Requirement: Quote the Spark and Dask discussion word for word, from "and I'm running" to "just runs automatically.".
** Begin Provided text **
If you don't have any cluster yet, though, like in your workplace,

it's significantly

easier,

in my opinion, at least, to spin up a DaaS cluster.

Because of the DaaS ecosystem, I can just spin up 1 on, you know, AWS Fargate, or I can spin 1 up on Kubernetes.

But deploying Spark on Kubernetes myself, that's not something, like, I would even, like, you know, personally consider. It's quite challenging. So if you don't have anything, Dask is much easier to get a cluster for and scale your code. And then the last piece of comparing Spark and Dask is local execution.

Right?

So because Spark runs on Java, you know, you need to instantiate that Java environment. There's a lot of overhead to doing it. And it's kinda painful, actually, because even if I'm

developing locally

and I'm running a script and I tweak my script and I try to run it again, it easily takes, you know, 20, 30 seconds to spin up that Java environment.

Whereas in Dask, because it's all Python based and it builds on top of the, you know, pandas and NumPy and the Py data stack, it's a lot more seamless to just easily test code, and it just runs automatically.

In terms

of kind of not necessarily prior art, but similar art in this ecosystem,

the thing that comes most readily to mind is Modin, and he also mentioned Koalas, which is the pandas API on top of Spark. But Modin is a little bit more in line with what Fugue is working on, where it provides

different execution across

either Dask or Ray. It also has some different interfaces

beyond just the Pandas API where it has a SQL layer. And I'm wondering if you can give your thoughts on the comparison between the

goals and utility of Modin as it compares to what you're building with Fugue.

Yeah. Definitely. So this is a question we get a lot just because people think, oh, you know, porting Python Pandas code to Spark or DAS, you must be like Modin, or you must be like Koalas. Right? They put us in the same bucket,

but, actually, I don't think we are. So for Modin specifically,

we've been looking to add Modin as a back end.
** End Provided text **
** Begin Items **
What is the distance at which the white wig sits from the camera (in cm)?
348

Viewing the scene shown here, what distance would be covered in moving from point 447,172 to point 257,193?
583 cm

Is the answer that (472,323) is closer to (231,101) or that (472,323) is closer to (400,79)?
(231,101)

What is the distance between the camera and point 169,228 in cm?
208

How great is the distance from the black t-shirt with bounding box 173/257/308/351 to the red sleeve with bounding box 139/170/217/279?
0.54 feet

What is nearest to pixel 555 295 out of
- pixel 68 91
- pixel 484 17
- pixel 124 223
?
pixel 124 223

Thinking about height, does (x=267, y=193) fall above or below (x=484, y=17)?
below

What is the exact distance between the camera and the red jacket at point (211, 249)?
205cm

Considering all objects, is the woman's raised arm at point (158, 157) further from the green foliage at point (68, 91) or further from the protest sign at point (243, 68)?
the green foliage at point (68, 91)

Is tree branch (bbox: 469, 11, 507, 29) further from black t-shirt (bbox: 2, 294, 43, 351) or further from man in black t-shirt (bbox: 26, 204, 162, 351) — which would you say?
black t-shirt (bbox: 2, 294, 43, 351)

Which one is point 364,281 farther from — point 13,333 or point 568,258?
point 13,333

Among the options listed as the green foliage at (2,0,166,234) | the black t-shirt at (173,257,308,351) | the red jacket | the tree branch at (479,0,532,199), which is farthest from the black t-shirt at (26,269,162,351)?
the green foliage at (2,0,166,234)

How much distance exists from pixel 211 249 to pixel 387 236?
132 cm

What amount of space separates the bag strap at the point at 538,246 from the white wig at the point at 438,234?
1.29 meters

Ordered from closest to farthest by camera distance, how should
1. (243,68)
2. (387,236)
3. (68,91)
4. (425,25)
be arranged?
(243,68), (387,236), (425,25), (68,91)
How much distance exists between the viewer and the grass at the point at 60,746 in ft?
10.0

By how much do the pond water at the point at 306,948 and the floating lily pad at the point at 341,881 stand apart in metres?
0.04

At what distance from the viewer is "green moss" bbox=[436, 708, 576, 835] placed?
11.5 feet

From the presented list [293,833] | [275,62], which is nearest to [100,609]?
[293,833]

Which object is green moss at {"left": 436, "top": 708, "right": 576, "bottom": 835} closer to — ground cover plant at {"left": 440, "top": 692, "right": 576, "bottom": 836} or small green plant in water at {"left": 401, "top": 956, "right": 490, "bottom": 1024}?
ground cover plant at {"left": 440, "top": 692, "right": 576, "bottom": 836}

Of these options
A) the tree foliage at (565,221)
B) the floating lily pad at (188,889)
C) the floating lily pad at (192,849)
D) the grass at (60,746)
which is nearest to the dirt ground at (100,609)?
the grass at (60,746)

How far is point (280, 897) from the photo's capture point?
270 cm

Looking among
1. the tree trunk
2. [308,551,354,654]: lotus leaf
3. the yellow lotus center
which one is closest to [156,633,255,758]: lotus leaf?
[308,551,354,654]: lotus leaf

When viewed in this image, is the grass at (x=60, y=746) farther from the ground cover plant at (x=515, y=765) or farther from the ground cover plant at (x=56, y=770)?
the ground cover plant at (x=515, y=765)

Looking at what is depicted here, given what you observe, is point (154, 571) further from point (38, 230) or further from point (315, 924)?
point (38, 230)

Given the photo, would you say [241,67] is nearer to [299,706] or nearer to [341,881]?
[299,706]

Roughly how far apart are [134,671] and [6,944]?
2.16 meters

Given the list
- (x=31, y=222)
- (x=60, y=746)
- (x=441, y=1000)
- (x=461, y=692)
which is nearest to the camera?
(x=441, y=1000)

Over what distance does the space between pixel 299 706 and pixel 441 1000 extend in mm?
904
** End Items **
Solution:
and I'm running a script and I tweak my script and I try to run it again, it easily takes, you know, 20, 30 seconds to spin up that Java environment.

Whereas in Dask, because it's all Python based and it builds on top of the, you know, pandas and NumPy and the Py data stack, it's a lot more seamless to just easily test code, and it just runs automatically.